Thank you for breaking it down like this. The bottom line is that if you don’t have your phone, you can’t access your accounts. That is a massive risk factor - particularly while traveling. That tells me that passkeys and password managers are not a viable security solution.
Unfortunately in Germany almost all banks force you to use an unmodified phone (so no de-Googled) Android as the 2FA. There are other solutions like code generators but they require extra payment.
Buy an older iPhone for ~$150. Install financial apps on it and don't use it for anything else. Keep it in a safe place, only carry it around if you must.
If you need to manage non-trivial amounts of money through your phone, having a specific device to do that is a no-brainer.
Is the risk that someone's going to steal my phone, forcibly hold it to my face, and wire my money somewhere? So far I've known two close friends who got mugged, the robber didn't think of this. Last time I tried intentionally wiring a large amount of money to someone, it took forever and involved tons of approval.
It's common in London, phones are being stolen for the access to financial accounts, not the value of the phone itself. They steal the phone out of your hands while it is unlocked. For example:
If what you have (phone) and what you know (authentication) are both stolen, 2FA didn't keep your account secure. But it was still 2FA. They had to steal two things. Same as if it's a user entered OTP code, and you put your password into the phishing site, and then put your OTP code into the phishing site too; 2FA didn't help you, but it was still 2FA.
> Thieves actively exploit this by “shoulder surfing” a victim’s iPhone passcode before stealing the device
If someone is using biometrics how often are they really using their pin that this would at all be a valuable tactic? I very rarely actually need to enter my pin on my phone so this largely seems like a moot point?
Like yeah it is still technically possible but if we really get down to it, if someone were to get learn the pin than passkey is equally worthless since they could also use my phone then to authenticate anything passkey. Fairly surprised that software based passkeys are just skipped here since I doubt most people are using hardware based passkeys, particularly on mobile devices.
I think there is a bigger (not just banking) discussion to be had about what can be done your phone's pin. But with the convenience of biometrics set an actually strong password for your phone instead of a 4 or 6 digit code.
I use a PIN to unock because of legal rulings as you cannot be compelled to give your PIN (5th Amendment applies because it's "testimonial") but you can be compelled to use biometrics (5th does not apply).
Individual apps I use biometrics except on reboot if they support that.
FaceID only works like half the time on me. Really want the fingerprint unlock back. The thing is, to get into Chase, you need my long Chase password OR my Face ID. Can't just use my passcode.
So the threat model is someone physically stealing your phone and guessing/seeing your password. The #1 proposed solution is a Yubikey. Can't they steal that too?
> Passkeys, particularly when bound to a physical security key
And _only_ when bound to a physical security key. Unfortunately by tying into the marketing of passkeys, there is going to be a pervasive assumption that ecosystem/on-device passkeys are just as secure.
Overall a good set of points, and I think it highlights the issues with a lot of the lauded 'convenience' factors in the Apple ecosystem.

_TASKS TO PERFORM:_
1. Transcribe the passage of the passkey discussion starting with "I use a PIN" and going on through "they support that.".
2. Pick up the comment thread on phone theft and passkeys after its final sentence and continue it.

_DATA FOR ANALYSIS:_
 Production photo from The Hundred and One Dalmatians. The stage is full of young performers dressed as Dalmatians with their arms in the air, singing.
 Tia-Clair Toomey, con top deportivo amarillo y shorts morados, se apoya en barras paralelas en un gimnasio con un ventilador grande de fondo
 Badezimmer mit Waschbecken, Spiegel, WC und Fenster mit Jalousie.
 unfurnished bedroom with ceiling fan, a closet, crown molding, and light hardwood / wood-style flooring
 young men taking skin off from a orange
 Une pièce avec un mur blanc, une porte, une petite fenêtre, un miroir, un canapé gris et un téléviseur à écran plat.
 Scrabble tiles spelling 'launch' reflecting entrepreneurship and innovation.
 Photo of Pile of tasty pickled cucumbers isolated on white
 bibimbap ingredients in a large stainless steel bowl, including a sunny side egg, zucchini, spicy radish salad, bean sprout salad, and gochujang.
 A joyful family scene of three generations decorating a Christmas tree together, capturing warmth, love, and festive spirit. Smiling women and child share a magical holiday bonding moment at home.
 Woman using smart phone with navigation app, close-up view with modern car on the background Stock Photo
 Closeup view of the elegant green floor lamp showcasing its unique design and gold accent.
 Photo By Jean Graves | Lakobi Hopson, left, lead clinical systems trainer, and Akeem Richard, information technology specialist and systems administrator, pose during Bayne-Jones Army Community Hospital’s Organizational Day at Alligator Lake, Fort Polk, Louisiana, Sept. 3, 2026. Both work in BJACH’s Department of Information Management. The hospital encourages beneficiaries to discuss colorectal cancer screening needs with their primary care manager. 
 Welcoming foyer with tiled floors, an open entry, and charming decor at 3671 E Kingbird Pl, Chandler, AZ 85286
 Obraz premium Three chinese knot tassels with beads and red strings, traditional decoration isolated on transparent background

_ANSWERS FOR THE EXERCISE:_
1.
I use a PIN to unock because of legal rulings as you cannot be compelled to give your PIN (5th Amendment applies because it's "testimonial") but you can be compelled to use biometrics (5th does not apply).
Individual apps I use biometrics except on reboot if they support that.

2.
> Unfortunately by tying into the marketing of passkeys, there is going to be a pervasive assumption that ecosystem/on-device passkeys are just as secure.
Passkeys are an improvement over passwords. Security keys have a place for high security applications like enterprise deployments or the security paranoid. Passkeys stored on security keys can be trivially made worse by allowing users to set bad PINs (like 0000). If you use an iPhone and iCloud Keychain, iOS won’t permit you to store or use Passkeys with such an obvious passcode, but a Yubikey 5 will.
I feel similarly, improvement is better than no improvement. So far the evolution of mainstream auth was just password -> email/sms, the 2FA stuff in between was niche. Most sites just want that to be someone else's job, passkey is a simple and robust way to do that, unlike oauth.
Yep. There is still a lock-in issue though, cause passkeys as implemented are hard to transfer across walled gardens. But at least it's not like early TOTP impls which often had no playbook for when you get a new phone even in the same ecosystem.
I've seen a lot of services (none banks so far) move over to requiring a One Time Password in addition to a password or private key as a way to get "2 factor authentication".
Problem is, people catch on that with some `expect` scripting and a few open source packages you can still just automate it to be 1 factor, just adding a bit more complexity to eventually leak the user's credentials.
If people need "`expect` scripting and a few open source packages [to] automate it to be 1 factor", it is effectively 2 factor for 99.9% of the population.
Also, if someone uses a password manager to store both the password and the OTP credential, that is still an improvement to security. Intercepting (e.g. shoulder surfing) or guessing the password is no longer enough, an attacker needs to get into the password manager's vault.
This makes some good points. Slightly off its main topic, can iOS or an app treat Face ID and passcode auth differently, or are they completely unified?
For example, it would make a lot of sense to treat them differently for Apple Pay fraud detection, since passcode + device compromise seems a lot more likely in the real world than compelled Face ID.
I realize this post is on a .ch domain, but in a US context "2FA" is a complete anti-feature. As a bank customer, the most important thing you can do to secure your account is to promptly check for unauthorized transactions. Anything that increases the friction to regularly logging in thus makes it harder to maintain your own security.
(1) Their use of public-key cryptography is not quantum safe (against quantum computing). In contrast, passwords are very much quantum safe.
(2) They are tied to the provider. Why on Earth would I want to have the provider own my passkeys? Why would I want this vendor lock-in for my authentication?
(3) What if I want multiple accounts for a site? Some passkey vendors may support them, while others may not.
1. Neither are passwords… Unless you use a quantum safe hashing algorithm which I believe I’ve only seen Apple adopt, maybe others but most of the internet isn’t using it.
2. By definition this isn’t true
3. Again not true, don’t confound whatever terrible implementation you have used with what is allowed or capable
1. A regular hash algorithm is already very safe against quantum computing if the hash is sufficiently long, which it easily is or can be for passwords. A special hashing algorithm isn't needed for quantum safety. At worst the hash length has to be doubled for ultimate quantum safety. The assertion of needing a special hashing algorithm is bogus.
Seeing as we won’t agree on 2 and 3, let’s discuss 1.
Your argument hinges on us getting access to a quantum computer that is stable enough for Shor’s algorithm to run invalidating RSA and ECC, current password hashes being updated using algorithms that are secure, or long enough, and a quantum safe algorithm not existing for PKi.
Do you understand how this sequence of events is extremely unlikely, specifically since we already have quantum safe Public Key Algorithms and there is still ongoing research whereas it isn’t even known whether we will get a stable Quantum computer with enough qubits ever.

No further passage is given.